No, there is another more sinister agenda at work. The governments of Europe find the new regime in Greece intolerable. Unlike Ireland's coalition, dominated by the Christian Democrats in Fine Gael, the impostors in power in Greece do not play the European game. They refuse to toady to the bureaucrats. They have no respect for European protocol or the financial orthodoxy dictated by Fine Gael's fellow Christian Democrats, Angela Merkel and Wolfgang Schauble.
The big powers of Europe's most fervent wish is to see Syriza toppled, followed by a return to a more amenable coalition of like-minded conservatives. Their hardline is motivated by the hope that a humiliation, tough unacceptable terms imposed on Greece, will prompt a rebellion in the ranks of Syriza. The government will fall. The ensuing general election will see Syriza split into its individual parts.
Fiscal hawks and the unelected European officials yearn for a return to the days when they were faced across the table by Greece's answer to Enda Kenny, the agreeable New Democracy prime minister Antonis Samaras. The endgame for them is that Syriza will fail to live up to Greek peoples' expectations, the government will collapse and that disillusioned Greece will elect its Noonans, its Kennys and its Flanagans.
So far, the opposite is happening. Tsipras has a 70pc approval rating in Greek opinion polls. The policy of destabilising the Greek government is backfiring. The citizens are rallying against European diktats. They know, above all, that the €338bn Greek national debt is the elephant in the room. Every economist in Europe admits that the Greek debt will never be repaid. Despite Enda Kenny's little outbursts, a write-off is simply a matter of time. Any solution that fails to address debt relief or writedowns is a fudge. Debt forgiveness is coming, however embarrassing for the Irish negotiators who failed to secure it for themselves.

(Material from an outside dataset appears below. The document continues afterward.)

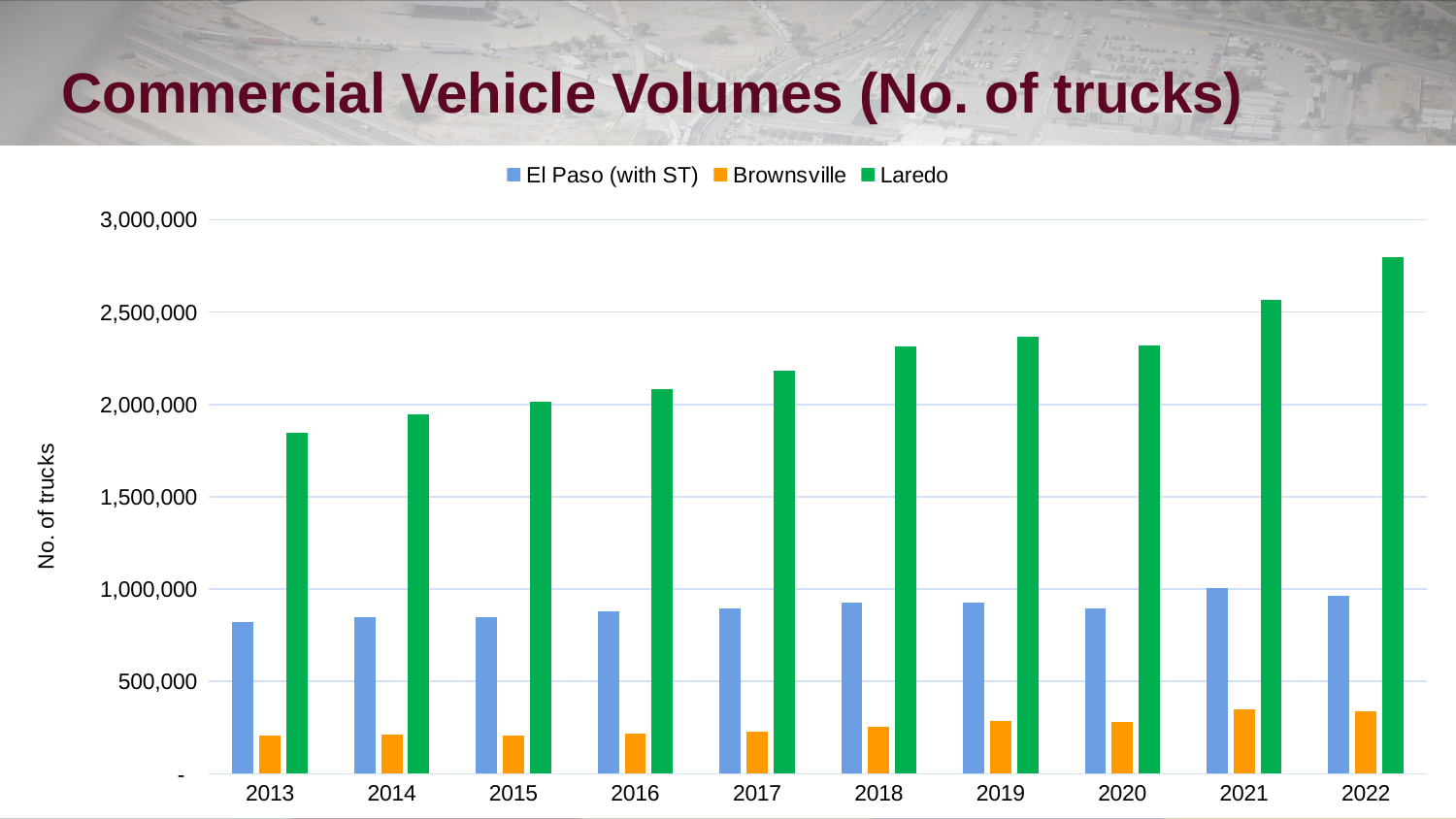
In which year is the Laredo value highest? 2022 Is the value for Brownsville in 2022 greater or less than 500,000? less Is the value for El Paso (with ST) in 2013 greater or less than 1,000,000? less Which series has the lowest value in every year shown? Brownsville How many series does the legend list? 3 Which series has the highest value in every year shown? Laredo How many years are shown on the x axis? 10 Which is larger in 2019: El Paso (with ST) or Laredo? Laredo Is the value for Laredo in 2013 greater or less than 2,000,000? less In which year is the Laredo value lowest? 2013 What kind of chart is shown on the slide? bar chart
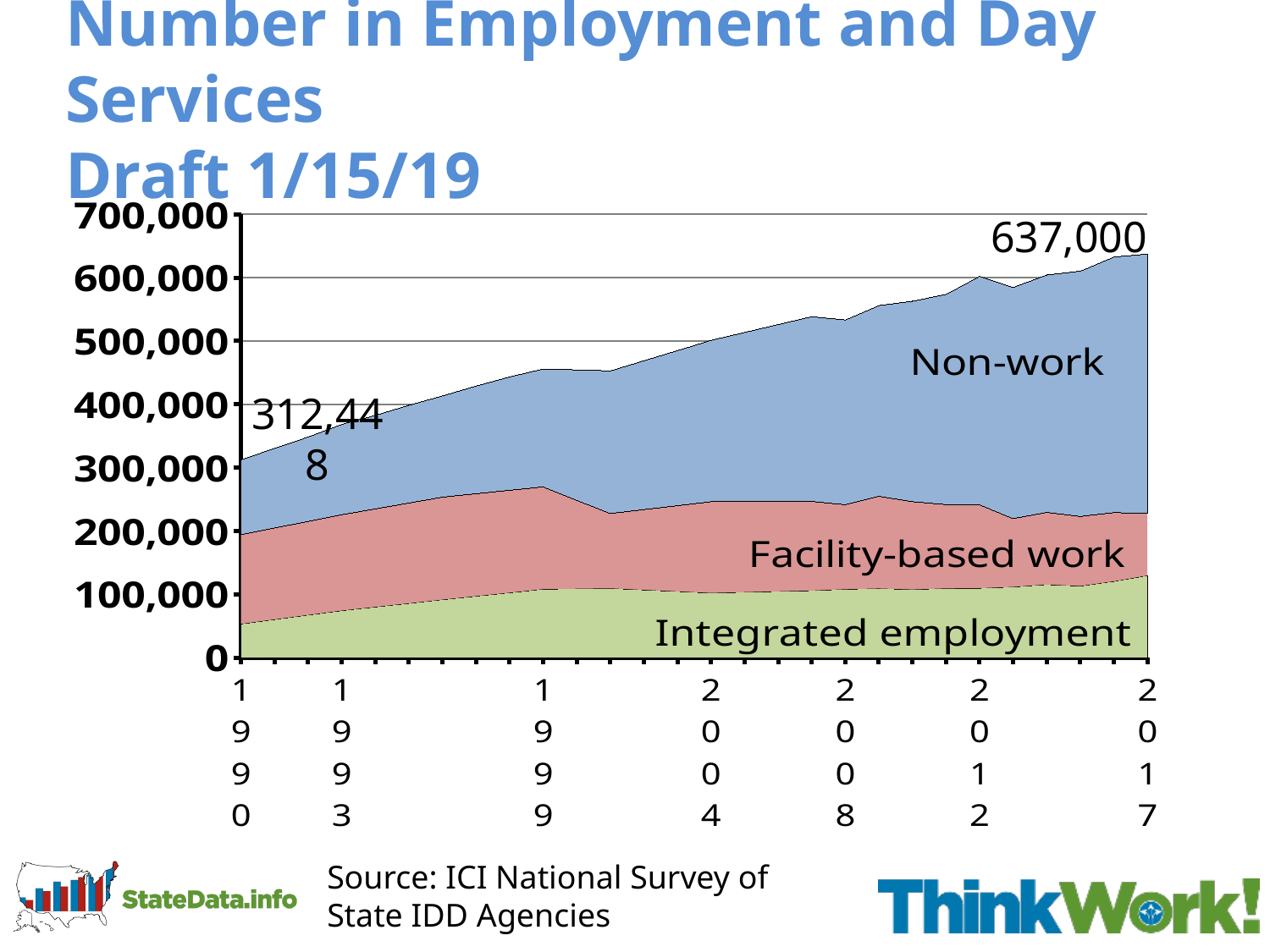
What is the total number in employment and day services shown for 1990? 312,448 By how much did the total increase from 1990 (312,448) to 2017 (637,000)? 324,552 What kind of chart is shown on the slide? area chart Which year has the larger total, 1990 or 2017? 2017 What is the source cited for the chart data? ICI National Survey of State IDD Agencies Does the total number in employment and day services rise or fall from 1990 to 2017? rise How many series (stacked areas) are shown in the chart? 3 Is the total for 1990 greater or less than 400,000? less What is the total number in employment and day services shown for 2017? 637,000 How many years are labeled on the x axis? 7 Which series is shown at the top of the stacked areas? Non-work Is the total for 2017 greater or less than 600,000? greater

The abyss had been beckoning all last week. Noonan does not seem to understand the dangers of a Greek departure from the eurozone. His absurd claim that there would be no "contagion effect" if Greece defaulted and left the eurozone was bravado. It was contradicted by Moodys, which insisted that a Greek exit would be dangerous for Ireland's banks. Moodys recognises that they are fragile. No one knows the implications of Greek banks plunging us into the unknown. Only a fool or a puppet would suggest he had a crystal ball on contagion.
Where did Noonan find the evidence to give such a hostage to fortune? Perhaps he was fired up for his bold forays last week when he quietly attended a pre-eurogroup meeting of the centre-right European People' s Party, an outfit that includes Schauble and the equally orthodox Finnish finance m inister Alex Stubb.
Last weekend, another finance minister, Greece's Varoufakis, took space in The Irish Times to appeal to the Irish people over the heads of the Irish Government. On Friday's Morning Ireland he repeated the exercise. He cited Noonan himself - in a private eurogroup meeting -revealing that the matter suddenly being discussed by the finance ministers had been bounced on them by the big unelected powerhouses of Europe for rubber stamping.
They had not been allowed to see key documents before being asked to ratify them. Varoufakis was putting his hand into a gaping wound in the body of Europe. His appeals may have resonated with the people of Ireland but they fell on deaf ears in Iveagh House. If Ireland had responded, it would have been the end of Flanagan's plaudits.
It is not a pretty sight to see our leaders standing shoulder to shoulder with the IMF, the ECB, the European Commission, Angela Merkel and Wolfgang Schauble.
Are the bullied joining the bully boys?